(Saved entries)
*** Block opens ***

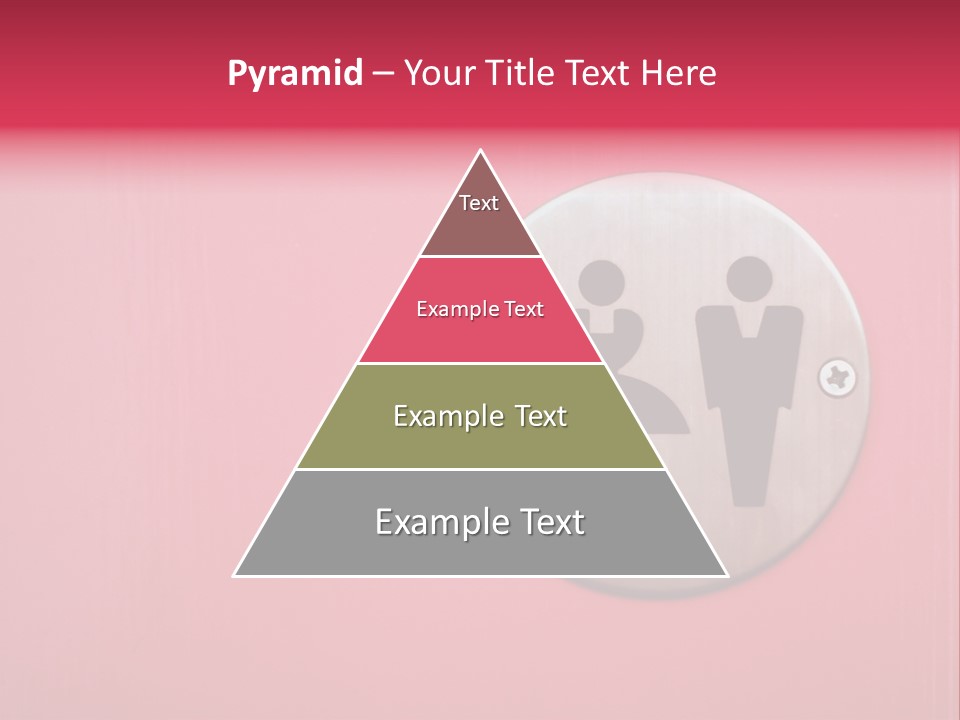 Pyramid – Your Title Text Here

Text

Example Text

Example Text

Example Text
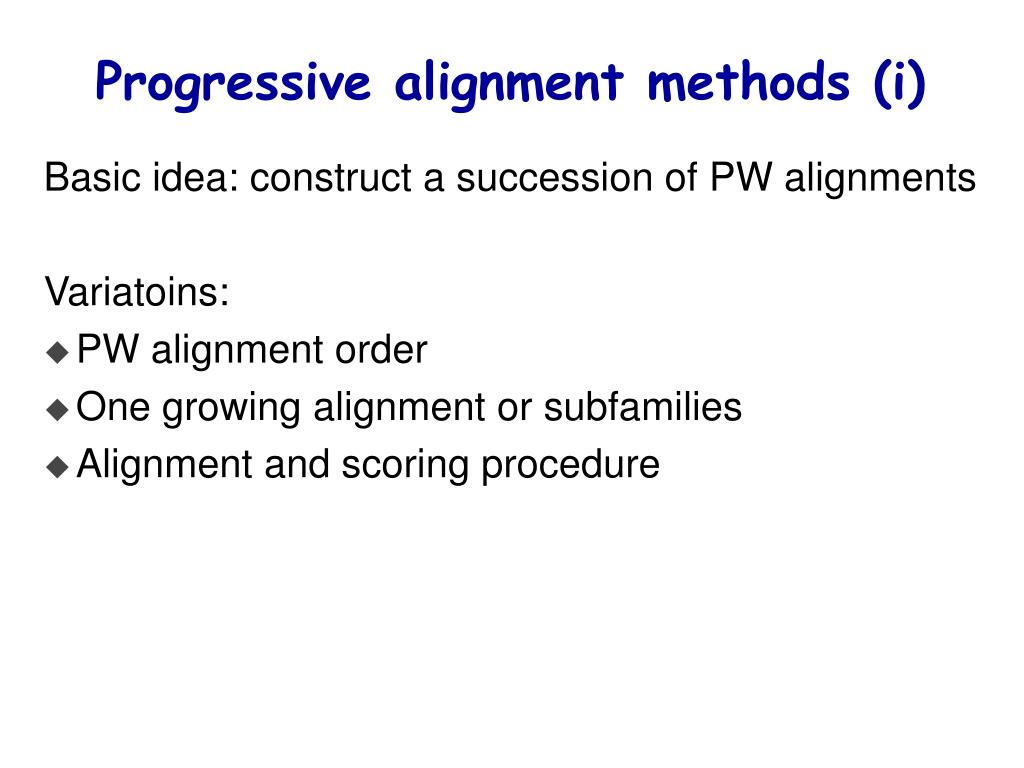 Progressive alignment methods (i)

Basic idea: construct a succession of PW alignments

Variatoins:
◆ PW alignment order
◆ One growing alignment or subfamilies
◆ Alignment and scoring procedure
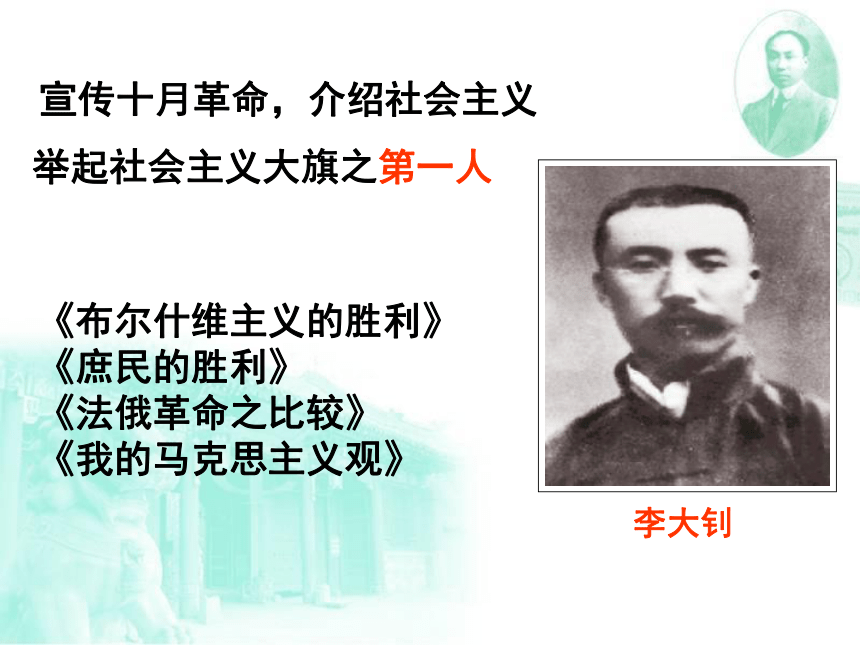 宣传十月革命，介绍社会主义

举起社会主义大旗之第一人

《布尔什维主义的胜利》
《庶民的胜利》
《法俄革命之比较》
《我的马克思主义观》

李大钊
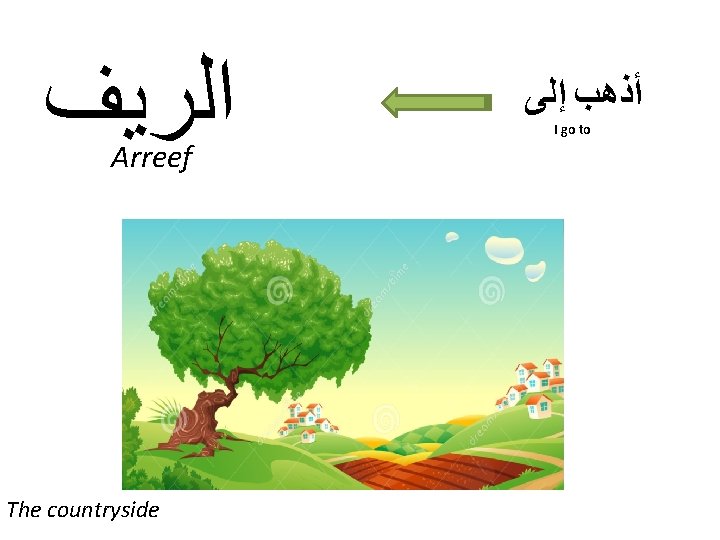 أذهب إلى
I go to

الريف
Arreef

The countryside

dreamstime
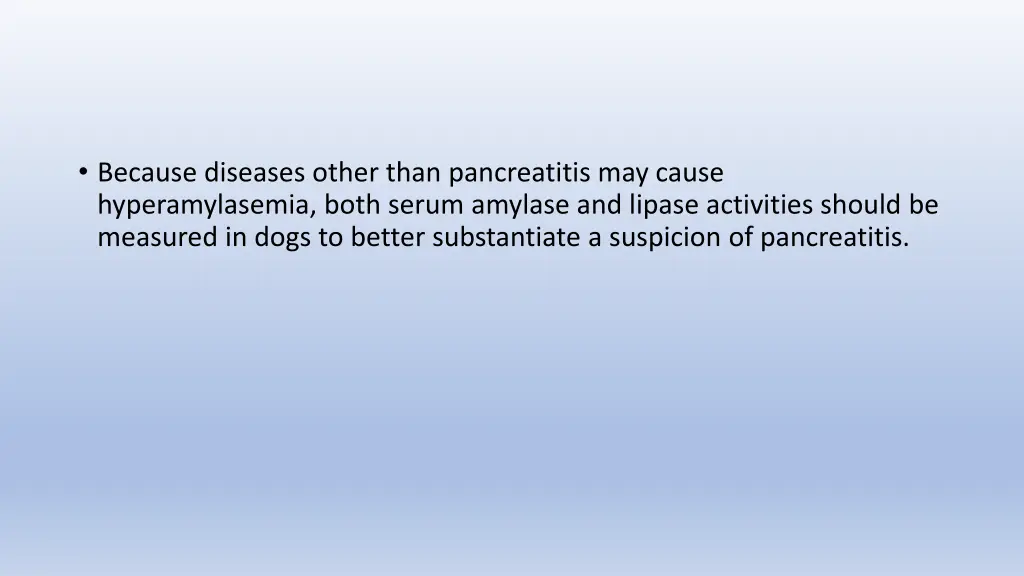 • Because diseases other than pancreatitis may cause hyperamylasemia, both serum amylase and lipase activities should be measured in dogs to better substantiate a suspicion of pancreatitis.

*** Block closes ***

» **EXERCISE BRIEF**:
Return, exactly as they stand, all of the lines above, but not the pictures.

» **ANSWER TO THE EXERCISE**:
 Pyramid – Your Title Text Here

Text

Example Text

Example Text

Example Text
 Progressive alignment methods (i)

Basic idea: construct a succession of PW alignments

Variatoins:
◆ PW alignment order
◆ One growing alignment or subfamilies
◆ Alignment and scoring procedure
 宣传十月革命，介绍社会主义

举起社会主义大旗之第一人

《布尔什维主义的胜利》
《庶民的胜利》
《法俄革命之比较》
《我的马克思主义观》

李大钊
 أذهب إلى
I go to

الريف
Arreef

The countryside

dreamstime
 • Because diseases other than pancreatitis may cause hyperamylasemia, both serum amylase and lipase activities should be measured in dogs to better substantiate a suspicion of pancreatitis.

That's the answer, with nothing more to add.